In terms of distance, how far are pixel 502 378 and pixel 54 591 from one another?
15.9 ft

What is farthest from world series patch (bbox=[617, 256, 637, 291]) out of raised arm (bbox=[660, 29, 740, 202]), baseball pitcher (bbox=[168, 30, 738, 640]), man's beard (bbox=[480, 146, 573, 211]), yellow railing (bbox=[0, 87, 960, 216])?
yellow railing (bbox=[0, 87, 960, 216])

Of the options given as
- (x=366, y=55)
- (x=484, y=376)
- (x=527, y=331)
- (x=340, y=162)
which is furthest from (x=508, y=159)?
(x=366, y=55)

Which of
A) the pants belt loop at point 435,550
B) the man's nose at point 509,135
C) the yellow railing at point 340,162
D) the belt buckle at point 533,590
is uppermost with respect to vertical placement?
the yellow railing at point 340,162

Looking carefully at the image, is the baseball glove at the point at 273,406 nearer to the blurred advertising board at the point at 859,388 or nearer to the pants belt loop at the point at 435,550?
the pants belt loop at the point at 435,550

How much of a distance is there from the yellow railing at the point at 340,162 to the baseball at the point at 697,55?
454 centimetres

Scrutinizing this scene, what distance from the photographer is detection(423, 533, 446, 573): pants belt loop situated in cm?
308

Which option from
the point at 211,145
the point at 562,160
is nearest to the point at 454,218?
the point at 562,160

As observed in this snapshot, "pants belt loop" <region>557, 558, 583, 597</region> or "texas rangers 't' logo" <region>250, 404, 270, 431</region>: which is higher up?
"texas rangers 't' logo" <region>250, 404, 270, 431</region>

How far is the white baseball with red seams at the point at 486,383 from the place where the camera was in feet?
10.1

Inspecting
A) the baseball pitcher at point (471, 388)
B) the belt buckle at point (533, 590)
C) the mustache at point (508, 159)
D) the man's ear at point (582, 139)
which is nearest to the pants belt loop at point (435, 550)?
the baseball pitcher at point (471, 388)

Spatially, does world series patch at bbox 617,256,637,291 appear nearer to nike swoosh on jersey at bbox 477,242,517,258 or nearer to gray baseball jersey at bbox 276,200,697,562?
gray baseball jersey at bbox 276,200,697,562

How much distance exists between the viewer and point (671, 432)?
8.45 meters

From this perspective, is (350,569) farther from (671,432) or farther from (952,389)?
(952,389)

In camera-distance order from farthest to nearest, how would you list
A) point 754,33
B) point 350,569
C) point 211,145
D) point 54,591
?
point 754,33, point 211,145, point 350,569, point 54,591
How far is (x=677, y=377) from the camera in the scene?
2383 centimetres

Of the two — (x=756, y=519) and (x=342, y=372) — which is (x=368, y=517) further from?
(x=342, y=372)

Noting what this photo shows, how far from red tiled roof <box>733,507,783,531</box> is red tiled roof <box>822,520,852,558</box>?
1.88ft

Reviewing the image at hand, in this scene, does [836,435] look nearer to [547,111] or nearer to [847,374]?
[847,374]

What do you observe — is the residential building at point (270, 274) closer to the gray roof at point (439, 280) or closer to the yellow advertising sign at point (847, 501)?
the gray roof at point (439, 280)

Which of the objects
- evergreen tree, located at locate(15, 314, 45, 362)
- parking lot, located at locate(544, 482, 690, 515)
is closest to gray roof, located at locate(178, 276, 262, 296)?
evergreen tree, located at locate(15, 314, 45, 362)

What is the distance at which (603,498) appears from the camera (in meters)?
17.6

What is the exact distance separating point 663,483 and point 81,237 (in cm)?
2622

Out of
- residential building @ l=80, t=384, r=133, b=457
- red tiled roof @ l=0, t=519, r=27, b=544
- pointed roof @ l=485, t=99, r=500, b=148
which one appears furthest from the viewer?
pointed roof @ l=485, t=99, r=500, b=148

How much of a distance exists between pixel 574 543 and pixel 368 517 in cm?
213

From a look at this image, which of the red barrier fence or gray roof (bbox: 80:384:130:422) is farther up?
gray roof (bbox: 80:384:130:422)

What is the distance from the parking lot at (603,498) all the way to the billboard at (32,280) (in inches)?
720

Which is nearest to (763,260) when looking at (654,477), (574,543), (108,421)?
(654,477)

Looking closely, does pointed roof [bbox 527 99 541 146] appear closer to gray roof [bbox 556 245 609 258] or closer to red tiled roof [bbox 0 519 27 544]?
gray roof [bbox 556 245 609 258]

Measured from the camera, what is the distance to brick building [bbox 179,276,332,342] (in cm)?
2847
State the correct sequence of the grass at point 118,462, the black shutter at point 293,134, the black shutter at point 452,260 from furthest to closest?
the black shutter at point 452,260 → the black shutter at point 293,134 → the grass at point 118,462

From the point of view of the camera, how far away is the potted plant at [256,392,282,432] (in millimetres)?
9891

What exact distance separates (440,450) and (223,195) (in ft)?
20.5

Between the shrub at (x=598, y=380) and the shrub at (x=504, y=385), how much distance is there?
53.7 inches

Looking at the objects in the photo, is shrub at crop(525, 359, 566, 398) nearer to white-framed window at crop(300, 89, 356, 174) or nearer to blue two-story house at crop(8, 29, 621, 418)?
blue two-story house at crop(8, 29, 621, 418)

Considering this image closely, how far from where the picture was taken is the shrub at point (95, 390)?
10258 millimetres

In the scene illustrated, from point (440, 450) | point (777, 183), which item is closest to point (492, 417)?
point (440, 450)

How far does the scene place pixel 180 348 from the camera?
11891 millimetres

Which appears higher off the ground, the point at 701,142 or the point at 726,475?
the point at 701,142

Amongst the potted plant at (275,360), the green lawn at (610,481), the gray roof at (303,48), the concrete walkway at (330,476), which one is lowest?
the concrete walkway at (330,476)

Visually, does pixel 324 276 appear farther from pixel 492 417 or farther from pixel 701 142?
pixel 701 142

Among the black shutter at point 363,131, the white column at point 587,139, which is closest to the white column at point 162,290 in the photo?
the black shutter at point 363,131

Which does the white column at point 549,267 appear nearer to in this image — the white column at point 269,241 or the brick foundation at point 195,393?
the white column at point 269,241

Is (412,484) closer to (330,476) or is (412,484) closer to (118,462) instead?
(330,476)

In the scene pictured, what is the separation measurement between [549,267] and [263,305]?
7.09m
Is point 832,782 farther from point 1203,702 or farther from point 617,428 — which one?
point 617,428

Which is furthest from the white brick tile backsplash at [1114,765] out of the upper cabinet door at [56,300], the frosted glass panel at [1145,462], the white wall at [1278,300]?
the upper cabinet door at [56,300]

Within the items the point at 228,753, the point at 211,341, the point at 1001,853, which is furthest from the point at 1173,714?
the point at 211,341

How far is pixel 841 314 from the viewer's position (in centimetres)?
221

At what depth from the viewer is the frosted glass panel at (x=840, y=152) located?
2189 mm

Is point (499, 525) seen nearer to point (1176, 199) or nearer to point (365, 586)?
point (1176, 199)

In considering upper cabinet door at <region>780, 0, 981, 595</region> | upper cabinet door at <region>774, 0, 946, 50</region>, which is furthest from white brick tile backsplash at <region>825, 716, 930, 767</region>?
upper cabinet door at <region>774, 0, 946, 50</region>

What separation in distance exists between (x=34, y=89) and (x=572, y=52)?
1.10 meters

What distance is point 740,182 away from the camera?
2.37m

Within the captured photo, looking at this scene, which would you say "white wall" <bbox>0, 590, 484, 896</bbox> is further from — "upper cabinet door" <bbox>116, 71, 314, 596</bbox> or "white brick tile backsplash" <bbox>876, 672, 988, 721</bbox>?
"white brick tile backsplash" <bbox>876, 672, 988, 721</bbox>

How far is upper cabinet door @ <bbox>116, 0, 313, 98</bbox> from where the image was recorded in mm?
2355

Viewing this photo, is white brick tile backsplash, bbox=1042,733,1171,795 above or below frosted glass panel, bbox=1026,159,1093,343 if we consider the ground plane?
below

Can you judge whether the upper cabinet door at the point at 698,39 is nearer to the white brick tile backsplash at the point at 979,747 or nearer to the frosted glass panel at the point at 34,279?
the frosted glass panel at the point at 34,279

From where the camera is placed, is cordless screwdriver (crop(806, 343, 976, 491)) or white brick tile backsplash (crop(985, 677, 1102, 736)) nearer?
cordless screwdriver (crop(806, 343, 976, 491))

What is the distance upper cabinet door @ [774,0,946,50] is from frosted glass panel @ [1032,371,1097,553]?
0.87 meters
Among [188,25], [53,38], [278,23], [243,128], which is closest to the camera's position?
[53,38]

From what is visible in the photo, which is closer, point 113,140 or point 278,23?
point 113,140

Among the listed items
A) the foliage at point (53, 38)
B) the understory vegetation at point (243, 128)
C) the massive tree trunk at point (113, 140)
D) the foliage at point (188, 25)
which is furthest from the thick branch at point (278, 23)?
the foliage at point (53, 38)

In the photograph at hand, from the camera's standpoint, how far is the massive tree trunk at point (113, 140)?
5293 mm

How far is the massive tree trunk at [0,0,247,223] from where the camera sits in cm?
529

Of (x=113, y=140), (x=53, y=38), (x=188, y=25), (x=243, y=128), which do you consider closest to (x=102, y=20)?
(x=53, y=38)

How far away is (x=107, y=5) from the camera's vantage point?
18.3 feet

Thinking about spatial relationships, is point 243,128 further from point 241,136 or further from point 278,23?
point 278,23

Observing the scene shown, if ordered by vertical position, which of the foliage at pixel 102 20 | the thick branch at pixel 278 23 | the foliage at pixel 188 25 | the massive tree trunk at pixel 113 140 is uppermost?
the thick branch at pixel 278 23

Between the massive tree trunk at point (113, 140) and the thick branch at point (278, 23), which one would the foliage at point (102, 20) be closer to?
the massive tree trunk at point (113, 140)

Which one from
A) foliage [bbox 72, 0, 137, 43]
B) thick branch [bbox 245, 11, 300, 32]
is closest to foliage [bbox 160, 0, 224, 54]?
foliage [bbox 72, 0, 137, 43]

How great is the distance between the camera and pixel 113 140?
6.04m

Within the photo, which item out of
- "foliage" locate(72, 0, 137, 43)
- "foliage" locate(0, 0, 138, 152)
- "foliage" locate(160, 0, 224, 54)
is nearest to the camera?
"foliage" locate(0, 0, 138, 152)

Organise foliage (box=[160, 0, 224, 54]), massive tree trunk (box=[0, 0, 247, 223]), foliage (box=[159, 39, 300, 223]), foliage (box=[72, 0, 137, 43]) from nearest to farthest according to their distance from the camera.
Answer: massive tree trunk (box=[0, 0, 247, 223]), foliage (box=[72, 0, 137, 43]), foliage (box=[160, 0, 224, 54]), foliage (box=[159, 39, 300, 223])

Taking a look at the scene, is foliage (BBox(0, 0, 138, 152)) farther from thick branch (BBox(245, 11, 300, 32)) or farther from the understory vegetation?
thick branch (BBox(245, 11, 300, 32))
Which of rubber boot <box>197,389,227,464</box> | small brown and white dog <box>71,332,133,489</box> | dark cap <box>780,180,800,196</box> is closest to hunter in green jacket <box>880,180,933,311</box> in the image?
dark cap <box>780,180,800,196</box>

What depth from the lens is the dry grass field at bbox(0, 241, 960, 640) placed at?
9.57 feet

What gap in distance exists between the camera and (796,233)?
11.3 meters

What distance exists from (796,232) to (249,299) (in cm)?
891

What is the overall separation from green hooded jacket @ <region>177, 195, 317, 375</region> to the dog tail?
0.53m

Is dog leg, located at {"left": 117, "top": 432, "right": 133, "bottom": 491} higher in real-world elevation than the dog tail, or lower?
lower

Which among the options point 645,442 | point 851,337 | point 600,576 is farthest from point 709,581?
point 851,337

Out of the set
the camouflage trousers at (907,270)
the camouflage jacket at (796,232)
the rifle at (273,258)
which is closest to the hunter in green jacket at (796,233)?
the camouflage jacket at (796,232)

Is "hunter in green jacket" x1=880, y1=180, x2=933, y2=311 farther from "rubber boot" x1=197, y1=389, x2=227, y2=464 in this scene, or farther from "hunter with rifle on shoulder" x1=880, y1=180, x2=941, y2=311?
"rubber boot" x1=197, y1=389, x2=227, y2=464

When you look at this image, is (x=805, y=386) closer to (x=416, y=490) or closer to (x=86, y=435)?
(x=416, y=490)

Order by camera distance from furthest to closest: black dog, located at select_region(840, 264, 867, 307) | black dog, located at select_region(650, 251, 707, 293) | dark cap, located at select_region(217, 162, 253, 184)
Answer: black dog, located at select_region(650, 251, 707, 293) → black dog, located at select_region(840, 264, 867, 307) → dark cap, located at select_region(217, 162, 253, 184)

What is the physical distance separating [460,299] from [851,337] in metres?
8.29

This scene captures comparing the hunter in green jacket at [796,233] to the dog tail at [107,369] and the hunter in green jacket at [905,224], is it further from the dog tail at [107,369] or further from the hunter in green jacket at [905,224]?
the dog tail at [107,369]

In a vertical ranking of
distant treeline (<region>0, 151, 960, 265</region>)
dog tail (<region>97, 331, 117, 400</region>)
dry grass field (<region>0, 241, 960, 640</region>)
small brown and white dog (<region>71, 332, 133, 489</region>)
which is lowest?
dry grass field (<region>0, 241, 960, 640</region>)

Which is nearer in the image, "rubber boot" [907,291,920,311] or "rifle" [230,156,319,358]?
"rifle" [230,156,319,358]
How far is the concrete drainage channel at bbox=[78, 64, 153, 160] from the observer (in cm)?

What you have to do — Only the lines from the one containing "In a vertical ranking of" to the end of the data should be printed, exactly as they stand.

Completed task —
In a vertical ranking of
distant treeline (<region>0, 151, 960, 265</region>)
dog tail (<region>97, 331, 117, 400</region>)
dry grass field (<region>0, 241, 960, 640</region>)
small brown and white dog (<region>71, 332, 133, 489</region>)
which is lowest?
dry grass field (<region>0, 241, 960, 640</region>)

Which is nearer in the image, "rubber boot" [907,291,920,311] or "rifle" [230,156,319,358]?
"rifle" [230,156,319,358]
How far is the concrete drainage channel at bbox=[78, 64, 153, 160] from the observer (in cm)?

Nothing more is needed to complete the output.